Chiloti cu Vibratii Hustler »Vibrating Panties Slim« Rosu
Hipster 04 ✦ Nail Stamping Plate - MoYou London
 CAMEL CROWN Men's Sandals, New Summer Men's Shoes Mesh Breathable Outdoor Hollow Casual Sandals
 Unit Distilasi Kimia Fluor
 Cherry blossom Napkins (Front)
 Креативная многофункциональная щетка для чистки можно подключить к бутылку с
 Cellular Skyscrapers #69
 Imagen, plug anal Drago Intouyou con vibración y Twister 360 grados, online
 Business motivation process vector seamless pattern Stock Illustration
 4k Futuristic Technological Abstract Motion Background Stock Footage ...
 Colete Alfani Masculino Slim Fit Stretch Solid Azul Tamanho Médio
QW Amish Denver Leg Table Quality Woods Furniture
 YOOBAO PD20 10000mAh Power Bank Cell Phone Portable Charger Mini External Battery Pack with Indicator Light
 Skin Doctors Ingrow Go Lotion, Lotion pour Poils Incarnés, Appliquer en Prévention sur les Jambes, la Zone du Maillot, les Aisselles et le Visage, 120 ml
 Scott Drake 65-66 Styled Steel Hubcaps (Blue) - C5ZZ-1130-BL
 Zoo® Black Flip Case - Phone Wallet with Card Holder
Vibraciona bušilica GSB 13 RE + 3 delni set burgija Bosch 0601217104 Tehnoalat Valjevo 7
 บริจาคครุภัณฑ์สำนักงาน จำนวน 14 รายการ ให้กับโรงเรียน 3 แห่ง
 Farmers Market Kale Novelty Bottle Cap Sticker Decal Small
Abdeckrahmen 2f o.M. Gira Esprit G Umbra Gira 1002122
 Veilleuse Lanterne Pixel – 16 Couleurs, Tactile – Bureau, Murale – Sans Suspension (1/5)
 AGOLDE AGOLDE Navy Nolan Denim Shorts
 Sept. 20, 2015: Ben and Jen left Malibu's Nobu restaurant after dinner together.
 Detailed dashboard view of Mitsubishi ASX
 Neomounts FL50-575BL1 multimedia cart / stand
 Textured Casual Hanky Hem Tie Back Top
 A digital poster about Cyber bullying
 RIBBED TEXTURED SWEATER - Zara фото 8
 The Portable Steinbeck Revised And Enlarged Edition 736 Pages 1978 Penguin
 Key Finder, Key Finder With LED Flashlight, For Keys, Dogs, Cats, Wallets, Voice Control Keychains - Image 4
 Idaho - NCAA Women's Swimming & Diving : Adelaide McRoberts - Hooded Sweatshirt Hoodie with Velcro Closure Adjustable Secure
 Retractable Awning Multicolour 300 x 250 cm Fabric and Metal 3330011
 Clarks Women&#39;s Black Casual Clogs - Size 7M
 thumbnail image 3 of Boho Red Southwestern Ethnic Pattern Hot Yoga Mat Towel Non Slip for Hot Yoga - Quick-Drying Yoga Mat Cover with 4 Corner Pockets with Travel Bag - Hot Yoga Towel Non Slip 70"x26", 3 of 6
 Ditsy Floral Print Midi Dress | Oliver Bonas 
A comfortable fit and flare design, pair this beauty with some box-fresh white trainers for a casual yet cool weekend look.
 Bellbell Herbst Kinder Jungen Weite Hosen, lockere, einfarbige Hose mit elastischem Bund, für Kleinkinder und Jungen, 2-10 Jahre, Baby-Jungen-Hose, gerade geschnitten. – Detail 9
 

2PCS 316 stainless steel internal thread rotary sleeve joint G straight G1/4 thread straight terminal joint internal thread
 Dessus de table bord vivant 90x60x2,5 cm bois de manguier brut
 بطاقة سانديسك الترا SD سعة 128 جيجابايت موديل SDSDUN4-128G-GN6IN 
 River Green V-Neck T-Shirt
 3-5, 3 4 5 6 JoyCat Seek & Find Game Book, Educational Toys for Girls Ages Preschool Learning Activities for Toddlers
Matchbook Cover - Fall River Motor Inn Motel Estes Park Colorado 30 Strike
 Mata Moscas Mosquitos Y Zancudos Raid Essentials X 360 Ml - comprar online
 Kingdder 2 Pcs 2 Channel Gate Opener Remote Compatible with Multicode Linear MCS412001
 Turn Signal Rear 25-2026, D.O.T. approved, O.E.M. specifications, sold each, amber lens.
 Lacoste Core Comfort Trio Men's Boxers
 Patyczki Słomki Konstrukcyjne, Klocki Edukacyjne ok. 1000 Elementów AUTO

TASK OBJECTIVE: When you reach the line containing "Matchbook Cover - Fall" in the data above, retype it and each line after it through the final one, exactly as written.

TASK RESPONSE:
Matchbook Cover - Fall River Motor Inn Motel Estes Park Colorado 30 Strike
 Mata Moscas Mosquitos Y Zancudos Raid Essentials X 360 Ml - comprar online
 Kingdder 2 Pcs 2 Channel Gate Opener Remote Compatible with Multicode Linear MCS412001
 Turn Signal Rear 25-2026, D.O.T. approved, O.E.M. specifications, sold each, amber lens.
 Lacoste Core Comfort Trio Men's Boxers
 Patyczki Słomki Konstrukcyjne, Klocki Edukacyjne ok. 1000 Elementów AUTO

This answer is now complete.